Its a REVENUE problem at the moment, not a salary problem that is hounding the airlines. Frankly the model that they use to generate their fares is BROKEN, and even management admits it and says no amount of salary give back can fix it or even significantly change the problem. Structurally HUB and Spoke has just fallen appart because of the large numbers of smaller airlines that are now running point to point (including their own eagles, which aren't profitable either because of their enourmous seat mile costs, but ARE competeing against the mainline) bypassing the hubs.

The problem is basically that the government has interfered via the ATSB. AA didn't shrink in the immediate aftermath of sept 11 because they expected atleast 2 airlines 2 go Chapt 7 thereby producing the capacity drop that fixes the yeild problems. Airlines have enourmous structural costs (the leases on those 42 jets we are parking still have to be paid) and therefore have no ability to retrench to a smaller size in an economic downturn.

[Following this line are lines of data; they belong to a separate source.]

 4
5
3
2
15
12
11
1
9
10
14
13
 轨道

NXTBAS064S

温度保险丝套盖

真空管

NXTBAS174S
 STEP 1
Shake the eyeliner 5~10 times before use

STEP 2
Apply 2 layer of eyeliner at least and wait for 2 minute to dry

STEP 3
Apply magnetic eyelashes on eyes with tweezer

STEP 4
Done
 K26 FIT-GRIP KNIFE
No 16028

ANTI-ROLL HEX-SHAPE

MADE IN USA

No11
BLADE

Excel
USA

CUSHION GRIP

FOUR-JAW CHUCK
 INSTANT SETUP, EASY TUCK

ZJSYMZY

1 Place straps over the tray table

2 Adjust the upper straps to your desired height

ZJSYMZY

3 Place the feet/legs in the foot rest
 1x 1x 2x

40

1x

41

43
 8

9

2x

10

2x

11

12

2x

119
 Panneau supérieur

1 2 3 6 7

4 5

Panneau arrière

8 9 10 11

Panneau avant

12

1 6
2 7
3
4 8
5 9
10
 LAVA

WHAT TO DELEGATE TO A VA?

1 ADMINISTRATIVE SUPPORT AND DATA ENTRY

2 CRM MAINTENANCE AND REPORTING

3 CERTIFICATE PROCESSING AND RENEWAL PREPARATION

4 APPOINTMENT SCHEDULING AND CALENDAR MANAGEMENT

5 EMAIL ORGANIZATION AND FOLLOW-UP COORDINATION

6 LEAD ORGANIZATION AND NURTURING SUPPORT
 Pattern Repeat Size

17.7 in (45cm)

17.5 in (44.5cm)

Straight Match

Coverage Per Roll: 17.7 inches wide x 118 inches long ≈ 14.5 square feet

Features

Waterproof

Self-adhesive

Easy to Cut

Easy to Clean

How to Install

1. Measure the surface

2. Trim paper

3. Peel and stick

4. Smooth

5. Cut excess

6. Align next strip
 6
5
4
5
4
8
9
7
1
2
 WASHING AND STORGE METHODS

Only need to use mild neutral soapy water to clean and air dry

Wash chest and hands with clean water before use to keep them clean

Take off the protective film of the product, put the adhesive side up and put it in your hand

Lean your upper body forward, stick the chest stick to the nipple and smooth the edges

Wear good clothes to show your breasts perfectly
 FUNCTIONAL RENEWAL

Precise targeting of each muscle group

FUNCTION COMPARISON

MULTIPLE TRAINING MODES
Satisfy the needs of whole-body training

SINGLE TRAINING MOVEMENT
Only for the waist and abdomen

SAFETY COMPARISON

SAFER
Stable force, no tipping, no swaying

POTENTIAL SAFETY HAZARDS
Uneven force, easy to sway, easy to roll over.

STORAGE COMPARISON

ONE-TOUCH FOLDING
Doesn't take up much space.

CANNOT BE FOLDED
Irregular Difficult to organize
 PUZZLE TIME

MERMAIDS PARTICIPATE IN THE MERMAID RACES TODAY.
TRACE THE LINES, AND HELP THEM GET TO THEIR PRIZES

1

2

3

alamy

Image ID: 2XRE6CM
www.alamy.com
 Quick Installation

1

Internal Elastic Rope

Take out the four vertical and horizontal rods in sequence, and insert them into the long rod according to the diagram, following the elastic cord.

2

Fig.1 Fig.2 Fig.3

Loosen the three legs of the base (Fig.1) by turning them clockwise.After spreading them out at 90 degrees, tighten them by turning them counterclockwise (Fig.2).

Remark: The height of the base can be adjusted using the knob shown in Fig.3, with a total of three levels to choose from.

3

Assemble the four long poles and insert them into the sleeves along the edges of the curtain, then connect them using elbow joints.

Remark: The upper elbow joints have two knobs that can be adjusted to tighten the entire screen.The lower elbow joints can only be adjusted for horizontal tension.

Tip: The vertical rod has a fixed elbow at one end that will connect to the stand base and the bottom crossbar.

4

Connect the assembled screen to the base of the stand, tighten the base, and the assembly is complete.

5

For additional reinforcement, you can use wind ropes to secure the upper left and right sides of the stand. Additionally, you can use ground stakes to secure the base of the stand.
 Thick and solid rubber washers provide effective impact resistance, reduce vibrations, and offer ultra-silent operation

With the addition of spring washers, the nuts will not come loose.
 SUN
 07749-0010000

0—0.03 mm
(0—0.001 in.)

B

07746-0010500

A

What has always fixed the airlines in any recession in the past is that 1 of the weaker airlines goes out of business thereby fixing the capacity problem. This time around the government is determined not to allow any airlines to fail, thereby dooming the whole lot of them. What we effectively have is regulation without the ability to set fares by the government. Its a problem. If you want to regulate the airlines, fine regulate em completely and devide up routes and set fares. What you are doing now is just allowing the weak airlines to hurt the strong ones as you keep proping them up. So you have a foot in both camps and though it means well, it is destroying the industry. USAIR should never have been given a loan, and neither should United or America West.